I ran 55 through a simulator and I got a 12.9% chance of winning at the showdown vs 9 hands over 500k trials. It seems that with 8-9 players seeing the flop, my equity is about break even pre-flop since I'm putting in between 11.1% with 9 to 12.5% with 8 seeing the flop. Against weak players who are drawing dead and paying me off the times I do make a set, this seems like it is a profitable play in this type of situation.

My questions are:

1)Is my thinking correct here with break-even equity pre-flop and great implied odds post-flop vs weak players?

2)Is this play that much better than just limping in the same scenario?

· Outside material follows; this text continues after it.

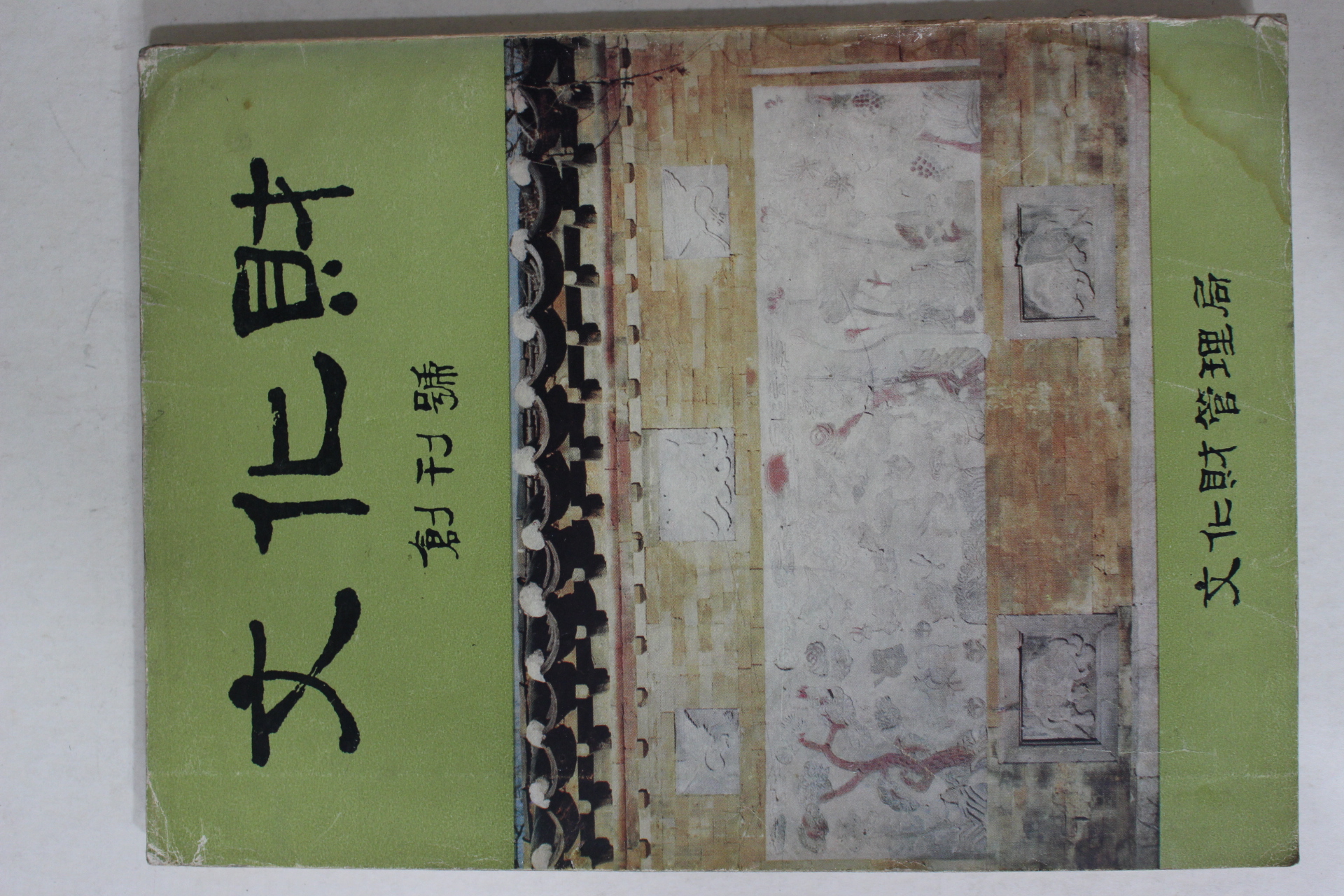 1965년 문화재관리국 문화재 창간호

3)Building a big pot pre-flop also gives weak players correct odds to draw out, putting less dead money in the pot and creating a situations where they make fewer mistakes. I often can't protect my hand vs these drawing hands by building a big pot pre-flop. Is it worthwhile to make this play pre-flop since it would seem to lessen my equity on the flop and turn?

The type of game this is suggested for is loose/passive with many weak players. This seems to make sense, but I haven't played them this way and wanted to see what your advice is. Thanks in advance guys.